* **The request**
Substitute "viewer" for "camera" in the entries below and leave everything else unchanged. Omit the pictures from your answer.

* **Rows**

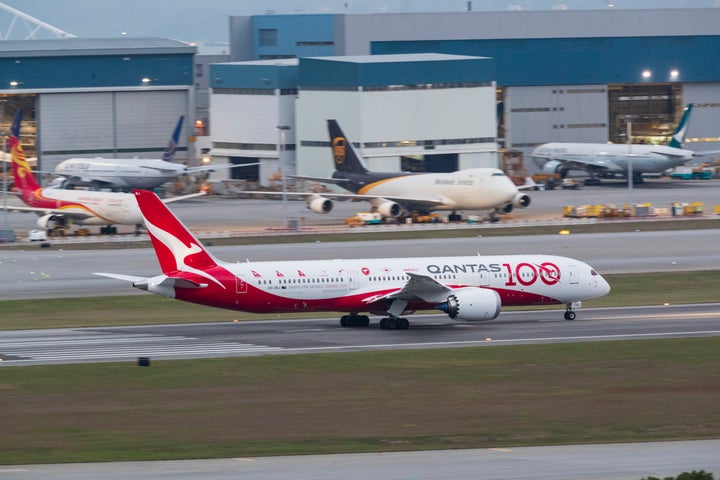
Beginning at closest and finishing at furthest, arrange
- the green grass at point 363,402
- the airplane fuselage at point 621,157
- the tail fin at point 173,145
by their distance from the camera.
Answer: the green grass at point 363,402, the airplane fuselage at point 621,157, the tail fin at point 173,145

* **Solution to this problem**
Beginning at closest and finishing at furthest, arrange
- the green grass at point 363,402
- the airplane fuselage at point 621,157
- the tail fin at point 173,145
by their distance from the viewer.
Answer: the green grass at point 363,402, the airplane fuselage at point 621,157, the tail fin at point 173,145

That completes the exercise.